Theodore Melfi's film, adapted from Margot Lee Shetterly's non-fiction account by the director and Allison Schroeder, opens in 1961, at the start of a pivotal decade in space exploration. Rather than the usual Caucasian male perspective on these events, however, we're offered something else: a celebration of three black women - Katherine Johnson (Taraji P. Henson), Dorothy Vaughan (Octavia Spencer) and Mary Jackson (Janelle Monáe) - employed as NASA mathematicians during this period. Despite being treated as ancillary staff and second-class citizens by some of their superiors and colleagues, these gals came through with the calculations that succeeded in putting John Glenn et al. into orbit. You've heard of The Right Stuff; well here, at long last, is The Non-White Stuff.
"Civil rights aren't always civil," posits Mary's husband Levi (Aldis Hodge) in an early scene, yet while Hidden Figures unfolds in the opening years of an altogether tumultuous decade back on Planet Earth, it proves civil to a fault: genteel, PG-rated, and - as its original Pharrell Williams compositions segue seamlessly into its soundtrack of period hits - all too blandly and smoothly digestible, breaking down every last one of its plot and character beats so that even the Odeon's slower popcorn-munchers can grasp the significance of what's happening.
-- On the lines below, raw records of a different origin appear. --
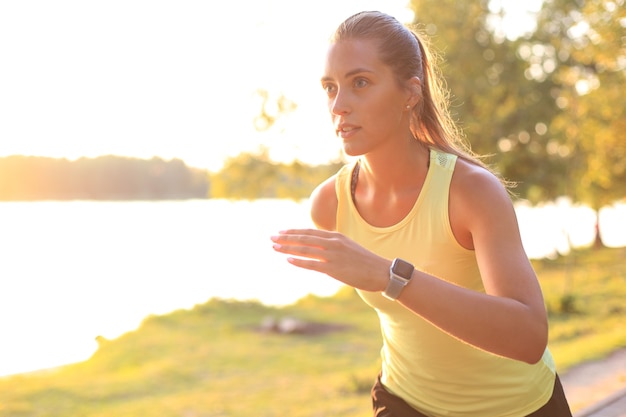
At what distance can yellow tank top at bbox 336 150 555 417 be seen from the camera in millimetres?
1972

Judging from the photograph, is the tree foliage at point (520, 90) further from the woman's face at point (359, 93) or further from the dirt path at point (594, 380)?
the woman's face at point (359, 93)

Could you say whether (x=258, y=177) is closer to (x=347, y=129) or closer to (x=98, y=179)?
(x=98, y=179)

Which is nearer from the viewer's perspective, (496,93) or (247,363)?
(247,363)

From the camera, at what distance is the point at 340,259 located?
163cm

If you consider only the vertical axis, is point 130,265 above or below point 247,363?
below

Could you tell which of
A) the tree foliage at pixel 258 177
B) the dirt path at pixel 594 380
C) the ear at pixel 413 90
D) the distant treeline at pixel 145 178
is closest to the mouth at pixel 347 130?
the ear at pixel 413 90

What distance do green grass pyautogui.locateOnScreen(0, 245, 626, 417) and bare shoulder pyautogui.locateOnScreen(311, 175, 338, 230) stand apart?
5103 millimetres

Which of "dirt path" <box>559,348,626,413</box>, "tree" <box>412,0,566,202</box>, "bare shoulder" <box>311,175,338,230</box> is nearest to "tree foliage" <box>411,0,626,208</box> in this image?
"tree" <box>412,0,566,202</box>

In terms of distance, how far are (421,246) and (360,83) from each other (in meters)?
0.47

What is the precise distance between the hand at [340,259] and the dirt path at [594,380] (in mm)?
3741

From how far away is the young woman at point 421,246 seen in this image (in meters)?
1.68

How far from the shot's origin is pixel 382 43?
204 cm

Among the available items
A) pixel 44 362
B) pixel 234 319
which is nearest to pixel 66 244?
pixel 234 319

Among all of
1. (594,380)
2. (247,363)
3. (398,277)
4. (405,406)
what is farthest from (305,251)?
(247,363)
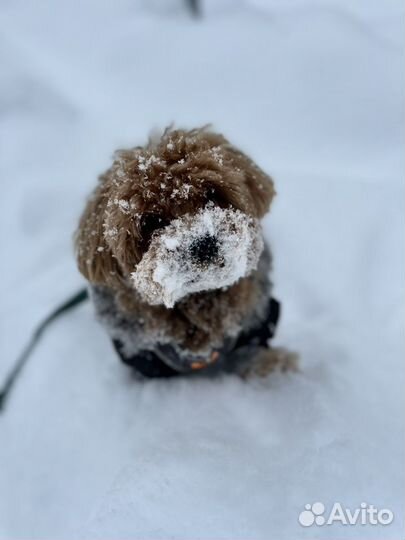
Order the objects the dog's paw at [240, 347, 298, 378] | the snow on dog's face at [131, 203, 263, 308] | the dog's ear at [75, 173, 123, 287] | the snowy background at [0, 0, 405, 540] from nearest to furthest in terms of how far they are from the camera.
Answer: the snow on dog's face at [131, 203, 263, 308] → the dog's ear at [75, 173, 123, 287] → the snowy background at [0, 0, 405, 540] → the dog's paw at [240, 347, 298, 378]

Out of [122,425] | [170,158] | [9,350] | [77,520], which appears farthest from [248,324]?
[9,350]

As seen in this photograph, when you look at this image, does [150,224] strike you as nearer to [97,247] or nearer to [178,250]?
[178,250]

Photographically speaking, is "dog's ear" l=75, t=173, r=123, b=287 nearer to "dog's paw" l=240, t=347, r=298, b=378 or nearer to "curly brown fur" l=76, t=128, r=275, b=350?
"curly brown fur" l=76, t=128, r=275, b=350

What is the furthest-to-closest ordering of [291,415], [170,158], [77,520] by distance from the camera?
1. [291,415]
2. [77,520]
3. [170,158]

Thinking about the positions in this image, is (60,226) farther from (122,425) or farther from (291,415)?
(291,415)

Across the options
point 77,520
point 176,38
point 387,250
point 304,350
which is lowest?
point 77,520

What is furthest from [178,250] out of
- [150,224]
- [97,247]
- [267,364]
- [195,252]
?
[267,364]

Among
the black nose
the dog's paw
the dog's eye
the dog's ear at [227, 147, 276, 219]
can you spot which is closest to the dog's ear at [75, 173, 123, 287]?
the dog's eye
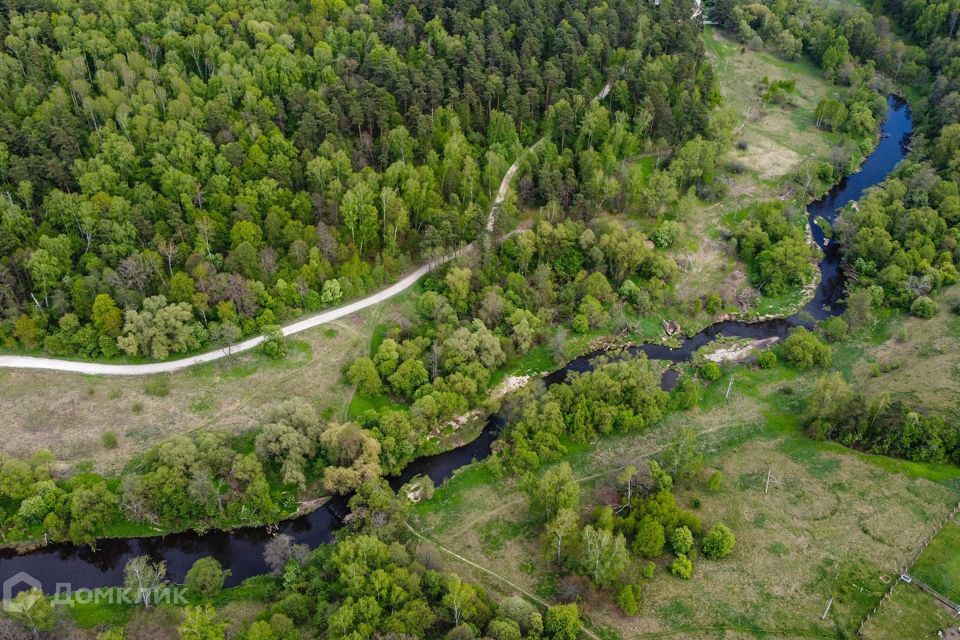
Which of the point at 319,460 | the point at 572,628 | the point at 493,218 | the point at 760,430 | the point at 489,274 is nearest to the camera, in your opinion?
the point at 572,628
Melfi, who oversaw 2014's pretty lazy Bill Murray vehicle St. Vincent, most often seems to be angling not for awards but for a gig directing for the Hallmark Channel.
The complex business of astro geometry - overseen by Kevin Costner, with our heroines hindered by an uptight Jim Parsons and a brittle Kirsten Dunst on sets that look and feel very much like sets (the space inserts, similarly, have zero atmosphere) - is but a peripheral element, dutifully logged alongside material that would appear to have its basis in savvy producers' notes: a plain-sailing romance between Henson and devoted man-in-uniform Mahershala Ali, afterwork bonding scenes of eating, drinking and dancing. The literal running joke that sees Henson dashing from one side of NASA's Langley campus to the other to get to and from the institution's designated "coloured" bathroom is a rather too obvious screenwriting shortcut, designed to jolly up the era's myriad iniquities before delivering a neat, would-be heartwarming punchline.
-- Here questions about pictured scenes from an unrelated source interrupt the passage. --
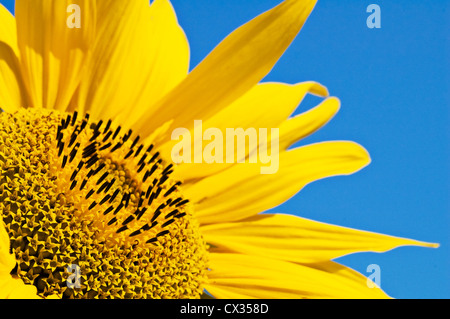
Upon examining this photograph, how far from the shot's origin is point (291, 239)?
148 cm

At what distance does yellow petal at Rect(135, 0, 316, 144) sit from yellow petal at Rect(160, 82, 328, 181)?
0.09 meters

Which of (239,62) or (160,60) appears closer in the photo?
(239,62)

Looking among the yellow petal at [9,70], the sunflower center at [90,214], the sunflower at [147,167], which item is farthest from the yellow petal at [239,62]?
the yellow petal at [9,70]

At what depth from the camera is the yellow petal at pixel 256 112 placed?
58.0 inches

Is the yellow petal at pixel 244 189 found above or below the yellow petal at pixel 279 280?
above

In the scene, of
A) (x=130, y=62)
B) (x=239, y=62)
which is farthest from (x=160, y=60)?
(x=239, y=62)

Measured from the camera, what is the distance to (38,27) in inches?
49.4

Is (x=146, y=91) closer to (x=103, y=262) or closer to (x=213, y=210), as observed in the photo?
(x=213, y=210)

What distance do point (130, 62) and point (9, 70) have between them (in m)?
0.26

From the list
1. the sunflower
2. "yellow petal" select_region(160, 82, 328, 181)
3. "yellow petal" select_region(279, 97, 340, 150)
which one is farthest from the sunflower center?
"yellow petal" select_region(279, 97, 340, 150)

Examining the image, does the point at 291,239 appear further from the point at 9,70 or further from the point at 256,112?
the point at 9,70

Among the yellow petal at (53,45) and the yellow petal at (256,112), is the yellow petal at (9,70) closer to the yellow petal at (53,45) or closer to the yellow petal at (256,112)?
the yellow petal at (53,45)

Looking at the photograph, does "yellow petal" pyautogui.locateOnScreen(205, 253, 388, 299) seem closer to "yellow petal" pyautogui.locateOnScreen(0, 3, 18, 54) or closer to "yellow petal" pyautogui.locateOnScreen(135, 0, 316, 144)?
"yellow petal" pyautogui.locateOnScreen(135, 0, 316, 144)

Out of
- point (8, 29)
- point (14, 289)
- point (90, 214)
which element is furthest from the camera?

All that ultimately distinguishes it is the casting of women of colour in roles the movies haven't typically associated with women of colour. (Even here, though, you need only compare it with the vibrant characterisations of, say, TV's Orange is the New Black to see how Hidden Figures' defining shade is beige.) The leads are experienced enough to sneak traces of personality into cardboard cutout creations: Spencer, matronly and watchful, squeezes a few chuckles from her duets with the agency's new IBM computer; Monáe, playing the designated sparky one, pours warmth into the sidebar detailing Mary's struggles to be taken seriously in her aspirations to be an engineer.
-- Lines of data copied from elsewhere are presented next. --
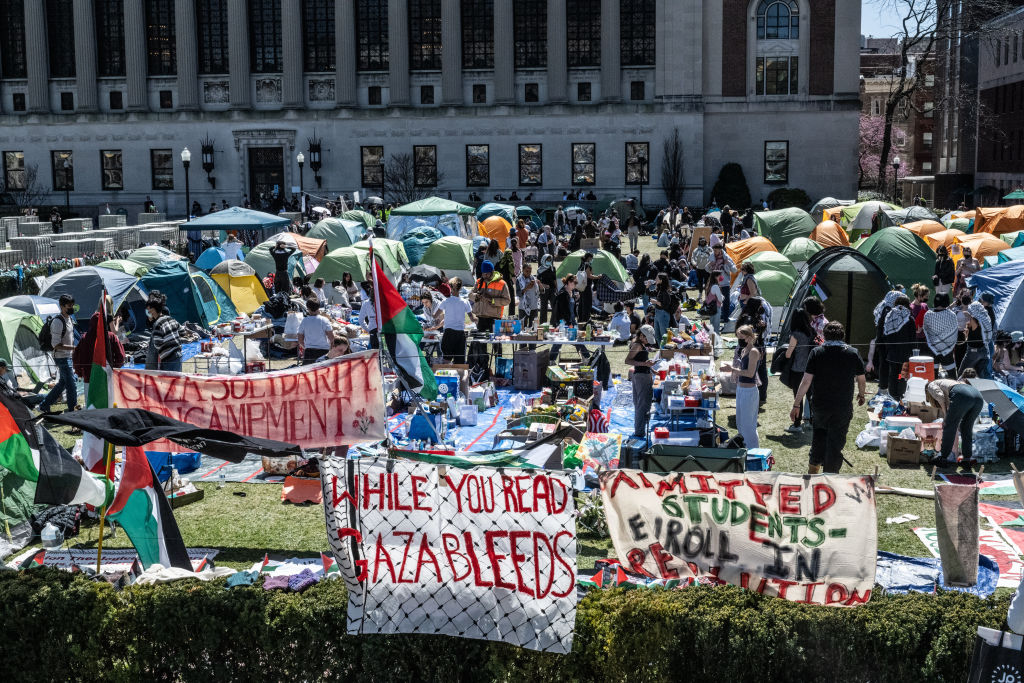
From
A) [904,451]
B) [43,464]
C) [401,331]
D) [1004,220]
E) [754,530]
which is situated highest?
[1004,220]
Henson, though, is sensible bordering on cautious, in a way that fits Katherine Johnson's predicament but also makes one wonder: is this generally effusive performer reining herself in to allay our suspicions Hidden Figures might have better functioned as a shoot-for-the-moon star vehicle - The Katherine Johnson Story - rather than the somewhat slack-shouldered, Help-y ensemble piece it's been converted into? Is it the case that the studios simply wouldn't have funded a film focused on a little-known African-American woman - that it was a safer spread bet to present audiences with three demographic-spanning leads, no matter that they have to be crowbarred into the same shot? (The cowardice may run deeper than just the filmmaking.)
In the end, it's the same old Hollywood trad - as signalled by the casting of rent-a-coach Costner, bringing his usual gravitas to bear on more or less the same white ally part as Emma Stone took up in The Help - and its accessibility and success may yet lend it a wider social function: much as you can imagine Moonlight serving as a balm for young men wrestling with their sexuality, Hidden Figures might just tempt young women (and young women of colour, especially) into a closer engagement with maths and science. As a standalone film, though, it looks like a perilously flimsy launchpad, constructed of equal parts chocolate-box wrapping paper, Robert McKee-derived cliché and wispy good intentions you could as easily poke your finger through as applaud.
Hidden Figures is now playing in cinemas nationwide.